What Are the Physical Symptoms of Anxiety? Anxiety and All About It

What Are the Physical Symptoms of Anxiety? Anxiety and All About It

People with anxiety disorders often experience a state of intense, persistent anxiety. They also feel a sense of fear against the situations they encounter in daily life. However, anxiety can show not only mental but also physical symptoms.

Anxiety is a common psychological disorder that causes a person to react excessively and uncontrollably to emotions such as worry, anxiety, and fear.

People with anxiety disorders have an intense, persistent state of anxiety and fear of everyday situations. It can also manifest itself with panic attacks. This state of extreme anxiety and panic interferes with the continuation of daily activities. But anxiety can cause not only psychological damage, but also physical damage.

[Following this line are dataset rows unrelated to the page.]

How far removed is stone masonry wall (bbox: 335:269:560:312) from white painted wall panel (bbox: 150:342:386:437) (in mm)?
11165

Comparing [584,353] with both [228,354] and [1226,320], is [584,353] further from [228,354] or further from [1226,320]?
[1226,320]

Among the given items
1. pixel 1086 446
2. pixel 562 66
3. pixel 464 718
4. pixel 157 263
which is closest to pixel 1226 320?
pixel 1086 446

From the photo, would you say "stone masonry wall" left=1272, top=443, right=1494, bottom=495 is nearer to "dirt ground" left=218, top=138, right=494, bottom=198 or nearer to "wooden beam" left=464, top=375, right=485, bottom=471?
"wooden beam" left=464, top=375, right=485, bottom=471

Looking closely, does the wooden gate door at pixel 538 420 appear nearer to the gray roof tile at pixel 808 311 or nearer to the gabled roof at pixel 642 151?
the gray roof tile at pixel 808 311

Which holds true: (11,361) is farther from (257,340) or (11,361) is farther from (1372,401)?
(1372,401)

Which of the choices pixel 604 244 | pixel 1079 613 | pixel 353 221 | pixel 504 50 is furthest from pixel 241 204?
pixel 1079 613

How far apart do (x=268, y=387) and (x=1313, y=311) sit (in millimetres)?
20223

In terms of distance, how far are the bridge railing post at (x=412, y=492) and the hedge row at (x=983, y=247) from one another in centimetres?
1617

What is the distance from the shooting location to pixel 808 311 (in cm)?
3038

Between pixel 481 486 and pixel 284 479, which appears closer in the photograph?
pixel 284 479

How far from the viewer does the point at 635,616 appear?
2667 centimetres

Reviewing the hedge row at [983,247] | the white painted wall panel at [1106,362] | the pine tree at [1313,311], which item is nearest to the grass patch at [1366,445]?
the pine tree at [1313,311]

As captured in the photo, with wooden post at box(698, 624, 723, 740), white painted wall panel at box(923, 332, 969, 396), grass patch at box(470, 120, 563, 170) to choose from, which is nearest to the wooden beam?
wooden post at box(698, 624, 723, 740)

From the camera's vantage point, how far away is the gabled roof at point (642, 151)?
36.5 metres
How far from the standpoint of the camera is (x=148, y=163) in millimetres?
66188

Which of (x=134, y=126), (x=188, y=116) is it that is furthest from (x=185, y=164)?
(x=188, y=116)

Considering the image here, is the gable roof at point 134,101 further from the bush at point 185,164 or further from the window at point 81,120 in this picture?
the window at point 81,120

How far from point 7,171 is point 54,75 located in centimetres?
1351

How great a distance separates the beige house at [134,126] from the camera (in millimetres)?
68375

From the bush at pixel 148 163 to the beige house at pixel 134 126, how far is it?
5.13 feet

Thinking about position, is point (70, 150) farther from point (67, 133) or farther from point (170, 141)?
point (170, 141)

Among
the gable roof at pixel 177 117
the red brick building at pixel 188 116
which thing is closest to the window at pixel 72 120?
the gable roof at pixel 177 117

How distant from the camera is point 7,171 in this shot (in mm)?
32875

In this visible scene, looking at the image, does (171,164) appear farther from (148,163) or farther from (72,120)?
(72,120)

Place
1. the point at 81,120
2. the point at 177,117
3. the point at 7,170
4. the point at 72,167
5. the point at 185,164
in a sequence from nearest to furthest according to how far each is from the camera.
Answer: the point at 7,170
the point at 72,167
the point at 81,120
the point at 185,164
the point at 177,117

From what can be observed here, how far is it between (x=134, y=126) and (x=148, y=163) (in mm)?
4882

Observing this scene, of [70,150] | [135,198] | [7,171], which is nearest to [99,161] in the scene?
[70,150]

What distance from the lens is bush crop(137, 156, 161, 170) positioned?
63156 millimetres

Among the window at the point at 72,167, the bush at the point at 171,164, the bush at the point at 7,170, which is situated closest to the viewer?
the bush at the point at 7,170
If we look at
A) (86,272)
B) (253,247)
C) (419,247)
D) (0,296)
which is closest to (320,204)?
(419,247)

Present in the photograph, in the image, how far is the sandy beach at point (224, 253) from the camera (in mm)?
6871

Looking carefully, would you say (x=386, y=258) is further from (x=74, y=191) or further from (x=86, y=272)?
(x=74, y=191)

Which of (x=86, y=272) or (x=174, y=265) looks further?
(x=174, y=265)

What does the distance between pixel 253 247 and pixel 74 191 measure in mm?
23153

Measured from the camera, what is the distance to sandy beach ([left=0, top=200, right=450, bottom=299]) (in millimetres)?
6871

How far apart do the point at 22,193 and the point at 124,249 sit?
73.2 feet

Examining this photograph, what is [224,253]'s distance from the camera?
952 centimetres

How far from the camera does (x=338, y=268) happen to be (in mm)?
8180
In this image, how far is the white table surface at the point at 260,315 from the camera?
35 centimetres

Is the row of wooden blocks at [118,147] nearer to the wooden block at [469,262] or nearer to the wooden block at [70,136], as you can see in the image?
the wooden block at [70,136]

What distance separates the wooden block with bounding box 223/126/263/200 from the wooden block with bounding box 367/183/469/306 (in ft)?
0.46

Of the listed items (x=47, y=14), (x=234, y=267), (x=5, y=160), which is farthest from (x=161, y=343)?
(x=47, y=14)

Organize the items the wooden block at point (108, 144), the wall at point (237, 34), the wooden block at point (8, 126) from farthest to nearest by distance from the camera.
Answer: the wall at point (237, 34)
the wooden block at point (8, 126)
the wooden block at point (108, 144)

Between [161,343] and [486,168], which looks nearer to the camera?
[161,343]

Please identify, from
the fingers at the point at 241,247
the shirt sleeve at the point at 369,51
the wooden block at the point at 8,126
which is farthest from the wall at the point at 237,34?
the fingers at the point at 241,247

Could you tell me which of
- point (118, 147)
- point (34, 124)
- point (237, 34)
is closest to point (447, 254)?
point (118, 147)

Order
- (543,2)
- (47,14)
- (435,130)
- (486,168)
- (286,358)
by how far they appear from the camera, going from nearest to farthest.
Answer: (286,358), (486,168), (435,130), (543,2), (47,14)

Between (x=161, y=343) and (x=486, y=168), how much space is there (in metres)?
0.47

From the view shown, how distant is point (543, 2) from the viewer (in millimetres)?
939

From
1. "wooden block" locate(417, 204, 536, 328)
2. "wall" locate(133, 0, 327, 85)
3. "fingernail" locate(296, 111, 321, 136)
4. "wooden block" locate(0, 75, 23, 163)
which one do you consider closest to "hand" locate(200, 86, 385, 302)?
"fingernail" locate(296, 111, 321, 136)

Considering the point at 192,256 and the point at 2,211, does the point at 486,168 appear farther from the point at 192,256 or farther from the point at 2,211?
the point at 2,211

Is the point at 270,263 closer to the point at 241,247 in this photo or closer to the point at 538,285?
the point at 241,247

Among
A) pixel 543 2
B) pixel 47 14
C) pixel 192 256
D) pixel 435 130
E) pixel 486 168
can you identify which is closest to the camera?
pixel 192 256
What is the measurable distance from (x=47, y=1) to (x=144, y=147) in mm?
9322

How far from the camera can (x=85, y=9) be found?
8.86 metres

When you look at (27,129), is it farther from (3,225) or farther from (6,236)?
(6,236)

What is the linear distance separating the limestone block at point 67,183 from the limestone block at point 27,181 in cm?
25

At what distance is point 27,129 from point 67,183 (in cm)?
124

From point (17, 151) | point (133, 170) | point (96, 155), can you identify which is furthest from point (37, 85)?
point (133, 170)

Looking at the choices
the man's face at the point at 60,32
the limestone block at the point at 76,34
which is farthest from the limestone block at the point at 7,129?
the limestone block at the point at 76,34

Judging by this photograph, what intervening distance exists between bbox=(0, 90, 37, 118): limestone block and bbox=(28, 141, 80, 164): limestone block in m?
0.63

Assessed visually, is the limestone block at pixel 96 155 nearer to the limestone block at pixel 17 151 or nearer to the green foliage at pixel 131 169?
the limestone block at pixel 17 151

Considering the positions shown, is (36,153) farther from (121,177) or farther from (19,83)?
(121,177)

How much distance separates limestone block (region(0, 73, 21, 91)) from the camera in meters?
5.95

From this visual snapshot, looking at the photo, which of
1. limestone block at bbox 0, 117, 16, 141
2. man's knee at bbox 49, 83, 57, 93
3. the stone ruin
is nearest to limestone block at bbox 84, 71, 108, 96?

Physical Symptoms of Anxiety

Fast Heartbeat

When something like a sudden loud noise scares you, it triggers stress hormones that make your heart beat faster and harder. You may feel your heart beating irregularly. Over time, if you take too much, you're more likely to have high blood pressure, heart disease, atherosclerosis, high cholesterol, stroke, and heart attack.

Rapid Breathing

You may start to breathe faster when your heart is pounding, when you are afraid or worried, or when you feel like you are not getting enough air. Some people breathe so fast that they become dizzy or pass out.

Fight or Flight Response

The Fight or Flight Response is a set of symptoms you get when you react to something frightening. Your fear triggers the release of certain hormones that send signals through your brain, spinal cord, and nerves. As blood and fuel (glucose) flow into your arms and legs, you prepare to respond to the threat with one of two options. In this state, your heart rate and breathing speed up, you sweat and shiver.

Muscle and Joint Pain

When you are anxious, your body prepares to defend itself. If you really startle, your muscles will suddenly tense up. They usually relax after the stress has passed, but if this happens too often or if you constantly feel anxious, your tense shoulder and neck muscles can cause headaches, including migraines.

High Blood Sugar

Normally, your body collects and stores excess sugar. But high or constant anxiety can keep your blood sugar too high for too long. This can lead to diabetes as well as heart disease, stroke and kidney disease.


Worry can keep you up at night. Insufficient sleep can increase anxiety even more, especially if you have to exercise the next day. Try to have regular sleep and wake times. Sleep in a dark, cool bedroom.

Low Immune System

When you worry, your body may not be able to beat infections that well. Even thinking about something that makes you angry or upset can lower your immune system response in as little as 30 minutes. Anxiety can harm the immune system and make it harder for you to fight the flu, herpes, shingles, and other viruses.


Stress and anxiety can make you feel like you have knots in your stomach. Some people feel nauseous and even vomit. If this happens all the time, you may develop digestive issues such as irritable bowel syndrome (IBS) or sores called ulcers in your stomach lining.

Bowel Problems

Anxiety can make you constipated. Being anxious may be changing the way you use the muscles that control how you poop. It can also give you diarrhea because it changes the way your body absorbs certain nutrients.

Gaining weight

Anxiety can sometimes cause you to eat more. It can also cause you to seek out foods with more calories and a lot of fat and sugar. Over time, too much anxiety can disrupt your body's stress response and cause you to gain unwanted pounds.

Low Sex Life in Men

Stress can trigger your fight-or-flight system, which produces the hormone testosterone. This may make you feel more excited. However, cortisol, another stress hormone, can have the opposite effect. In the long run, anxiety can reduce testosterone, change or decrease your sperm, and slow or stop your body's normal response when you want to have sex.

Low Sex Life in Women

In women, the stress hormone cortisol can also reduce sex drive. High stress levels can affect your cycle. It can cause missed or irregular menstrual periods or make them longer or more painful. On the other hand, anxiety can also make it harder to get pregnant.